_DOCUMENT PASSAGE_.
* * * *

Spokesman of the group, Prof. Ango Abdullahi, said, during a visit to Arewa Consultative Forum, ACF, secretariat in Kaduna , that using soldiers to curtail insurgency would aggravate the situation.
The group demanded the setting up of a judicial commission of inquiry into the Baga killings, adding that it should expand the terms of reference for people to come out and testify. NEF said: “This is because most of these soldiers posted to these areas are not only known as soldiers but they are also coming from totally different backgrounds.
“If you want a peace keeper in Borno, you need a person who can speak Hausa, somebody who can speak Kanuri, somebody who can speak Shuwa and most of the soldiers posted there cannot even communicate in Pidgin English.
“This certainly is not the way an operation like this should be conducted. That is why we believe the president needs not just a probe. We need a judicial commission of inquiry to unravel what has happened in Baga.”
On the amnesty proposal for Boko Haram members, he said: “Where the government has one of its ministers as chairman of the committee and the secretary of the committee coming from the government, this will not give the kind of confidence one expects to get because the other side was saying they don’t need amnesty because it was the government that offended them.
“The only worry in some quarters is about the independence and neutrality of the committee because of its chairman and secretary.”
The Action Congress of Nigeria, ACN, also condemned the killings.

* * * *

_SUPPLIED RECORDS_.
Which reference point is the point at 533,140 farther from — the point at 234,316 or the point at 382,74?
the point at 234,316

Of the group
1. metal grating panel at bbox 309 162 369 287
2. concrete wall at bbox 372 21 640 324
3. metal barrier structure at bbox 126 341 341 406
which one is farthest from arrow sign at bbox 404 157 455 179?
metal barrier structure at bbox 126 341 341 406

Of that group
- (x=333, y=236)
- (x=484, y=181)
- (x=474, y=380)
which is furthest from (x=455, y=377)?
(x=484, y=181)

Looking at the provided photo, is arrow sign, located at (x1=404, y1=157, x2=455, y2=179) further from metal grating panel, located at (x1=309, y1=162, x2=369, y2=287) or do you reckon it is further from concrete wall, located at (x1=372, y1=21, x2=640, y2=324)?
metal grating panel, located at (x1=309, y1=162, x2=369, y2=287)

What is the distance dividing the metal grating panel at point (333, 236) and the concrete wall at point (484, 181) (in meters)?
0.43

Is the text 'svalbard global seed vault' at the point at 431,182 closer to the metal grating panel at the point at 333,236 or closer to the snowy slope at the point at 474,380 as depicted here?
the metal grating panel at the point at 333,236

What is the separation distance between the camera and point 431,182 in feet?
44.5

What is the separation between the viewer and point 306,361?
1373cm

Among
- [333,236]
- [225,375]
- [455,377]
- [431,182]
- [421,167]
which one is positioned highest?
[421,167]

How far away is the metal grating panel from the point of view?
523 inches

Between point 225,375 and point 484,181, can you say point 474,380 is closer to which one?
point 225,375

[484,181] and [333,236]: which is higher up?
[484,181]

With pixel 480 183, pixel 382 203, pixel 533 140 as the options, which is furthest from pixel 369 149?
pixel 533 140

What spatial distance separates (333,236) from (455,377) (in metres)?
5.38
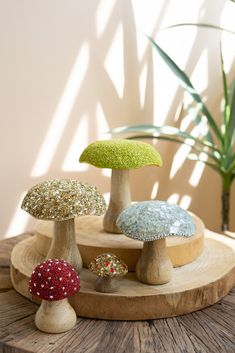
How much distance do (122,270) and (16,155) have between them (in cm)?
82

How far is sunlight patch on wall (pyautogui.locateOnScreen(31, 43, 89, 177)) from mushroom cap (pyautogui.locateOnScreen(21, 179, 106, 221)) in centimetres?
74

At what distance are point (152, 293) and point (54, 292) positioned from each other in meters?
0.23

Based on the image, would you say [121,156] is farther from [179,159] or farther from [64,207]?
[179,159]

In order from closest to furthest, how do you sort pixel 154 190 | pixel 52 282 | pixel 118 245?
pixel 52 282 → pixel 118 245 → pixel 154 190

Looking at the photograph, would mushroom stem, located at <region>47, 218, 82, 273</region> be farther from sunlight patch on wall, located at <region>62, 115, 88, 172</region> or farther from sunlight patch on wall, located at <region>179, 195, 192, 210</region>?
sunlight patch on wall, located at <region>179, 195, 192, 210</region>

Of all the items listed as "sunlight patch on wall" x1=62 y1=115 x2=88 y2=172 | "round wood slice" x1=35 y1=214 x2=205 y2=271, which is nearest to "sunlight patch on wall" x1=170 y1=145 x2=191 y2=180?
"sunlight patch on wall" x1=62 y1=115 x2=88 y2=172

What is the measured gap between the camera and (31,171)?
5.99ft

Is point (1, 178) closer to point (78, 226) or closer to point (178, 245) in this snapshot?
point (78, 226)

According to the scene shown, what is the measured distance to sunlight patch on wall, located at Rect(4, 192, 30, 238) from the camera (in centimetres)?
179

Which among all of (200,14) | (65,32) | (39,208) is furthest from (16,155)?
(200,14)

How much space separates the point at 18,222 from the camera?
182 cm

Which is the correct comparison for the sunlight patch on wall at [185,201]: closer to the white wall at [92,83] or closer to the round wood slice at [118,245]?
the white wall at [92,83]

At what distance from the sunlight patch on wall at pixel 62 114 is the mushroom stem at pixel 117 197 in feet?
1.97

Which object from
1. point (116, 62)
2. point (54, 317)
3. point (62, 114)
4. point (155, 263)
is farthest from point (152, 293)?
point (116, 62)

* * * *

_TASKS TO CARRY OUT_.
**1.** Update the stretch of the Baga killings report from "On the amnesty" through "that offended them.", replacing "committee" with "panel", and write out the revised passage.
**2.** Using the Baga killings report, decide whether each statement below is true: (a) Prof. Ango Abdullahi spoke during a visit to the ACF secretariat in Kaduna; (b) NEF said most soldiers posted to Borno communicate well in Pidgin English; (c) the Action Congress of Nigeria condemned the killings. Answer yes or no for each and quote the words that settle it.

_EXERCISE RESPONSES_.
**1.**
On the amnesty proposal for Boko Haram members, he said: “Where the government has one of its ministers as chairman of the panel and the secretary of the panel coming from the government, this will not give the kind of confidence one expects to get because the other side was saying they don’t need amnesty because it was the government that offended them.

**2.**
(a) Yes: "during a visit to Arewa Consultative Forum, ACF, secretariat in Kaduna"
(b) No: "most of the soldiers posted there cannot even communicate in Pidgin English"
(c) Yes: "The Action Congress of Nigeria, ACN, also condemned the killings."